The Last Men on the Moon

A doctor once told me I feel too much. I said, so does God. That’s why you can see the Grand Canyon from the Moon
                                                               from Jellyfish by Andrea Gibson

Today would have been my father’s 102nd birthday. December 14th also marks the day, forty-eight years ago, that the last men walked on the Moon. Before the two astronauts returned to earth, the  Apollo 17 commander, Eugene Cernan read these words out loud:  ‘May the spirit of peace in which we came be reflected in the lives of all mankind’. No one has returned to the Moon since 1972 and, since there is limited lunar atmosphere, the  commemorative plaque, the snapshot of Charlie Duke’s children and Alan Shepard’s golf balls will still be lying, undisturbed on its surface.

Dee O’Hara, the aerospace nurse to NASA’s astronauts, witnessed the ‘Earth rage’ many of them experienced  after they returned from the Moon. It was as if part of them had remained up there and couldn’t come down, she said. Michael Collins described it as ‘Earthly ennui’. The problem, as it is often portrayed, is that these men had achieved the pinnacle of their success. Where do you go after you’ve been to the Moon? Jim Irwin heard the voice of God and founded a ministry, Charlie Duke became a born-again Christian and Ed Mitchell joined a New Age movement in Florida. Others lost their drive and direction and became suicidal or alcohol-dependent. Many of the 12 astronauts got divorced soon after they returned from the Moon.

When the Moon-walkers speak about their experiences, it is often in terms of the new perspective they gained on the Earth; the place they, we, call home. Irwin describes the Earth as a Christmas tree ornament hanging in the blackness of space. As we got farther and farther away, it (the Earth) diminished in size. Finally it shrank to the size of a marble…. That beautiful, warm, living object looked so fragile, so delicate, that if you touched it with a finger it would crumble and fall apart. Seeing this has to change a man.

In 1991, Alan Shepard, who died of leukemia in 1998, described seeing the blue planet all by itself, as an emotional moment. Maybe if people had a chance to see this, they wouldn’t be so parochial, they wouldn’t be so interested in their own particular territories…. our world is finite, it is small, it is fragile and we need to start thinking about how to take care of it.

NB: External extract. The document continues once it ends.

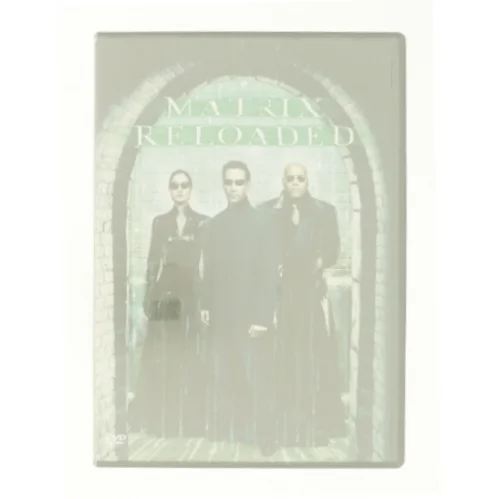 Matrix Reloaded
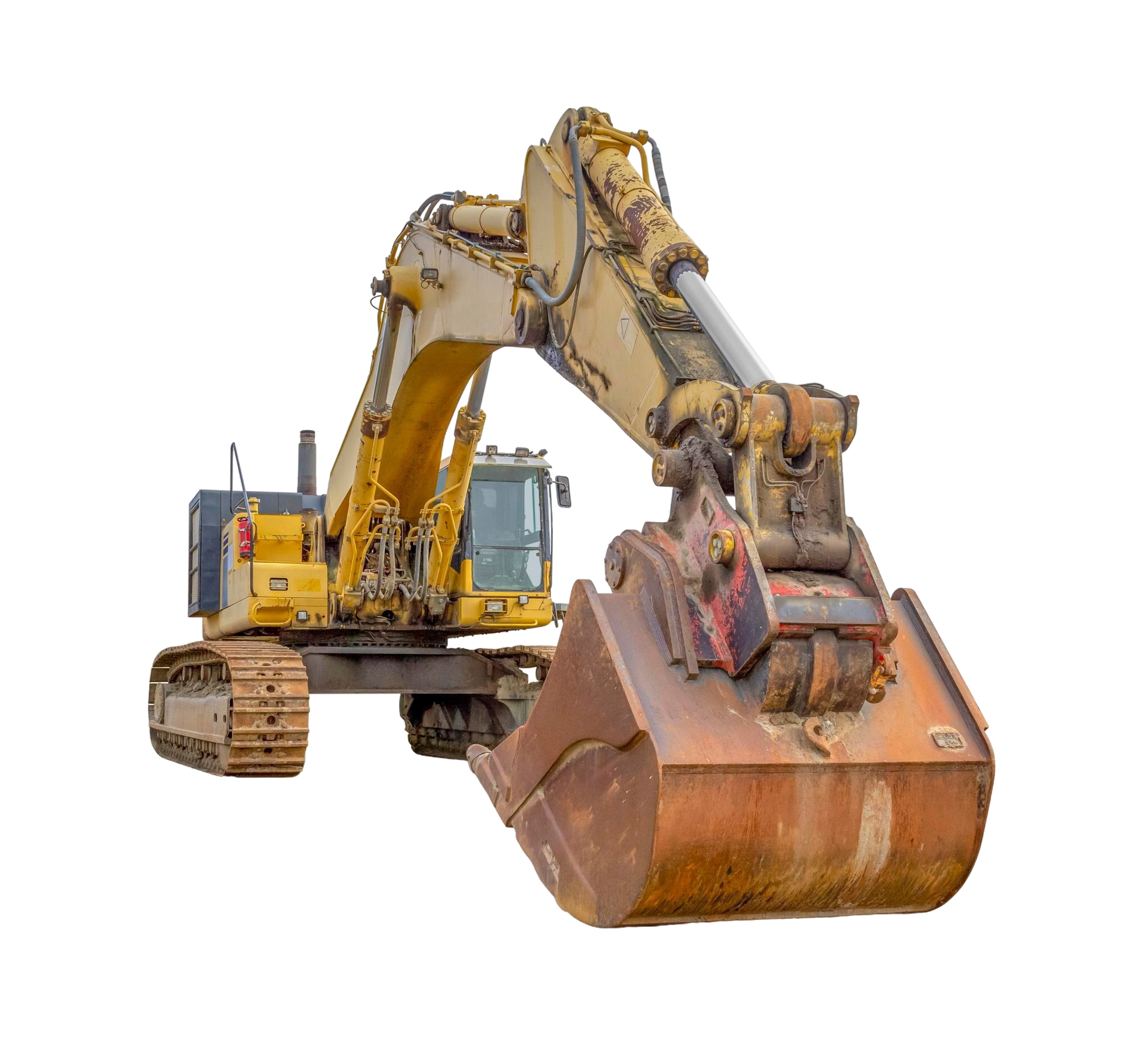 Excavator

In his book Carrying the Fire, Michael Collins writes about not fully appreciating the first planet until he saw the second one. The Moon is so scarred, so desolate, so monotonous, that I cannot recall its tortured surface without thinking of the infinite variety the delightful planet Earth offers: misty waterfalls, pine forests, rose gardens. I have seen the Earth eclipsed by the Moon. I have seen the ultimate black of infinity. I have seen the sun’s true light, unfiltered by any planet’s atmosphere. I have been pierced by cosmic rays on their endless journey from God’s place to the limits of the universe, perhaps there to circle back on themselves and on my descendants.

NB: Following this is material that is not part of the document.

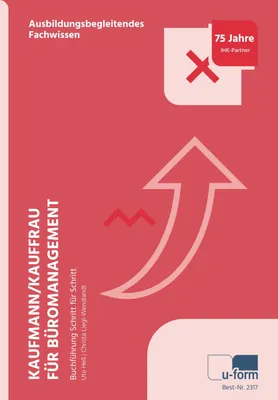 Produktbild von Kaufmann/Kauffrau für Büromanagement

Collins’ words describe something of what I felt in 2017 when I was having chemotherapy treatment. My destination was unfamiliar and potentially frightening. Would I come back from this scarred and desolate place? Recovering from cancer changed me. Returning to life and this delightful planet Earth which, to paraphrase Jim Lovell, holds everything I have ever known – my loved ones, my life with all its complications – made me realize how fortunate I am to have this body and this life on this Earth.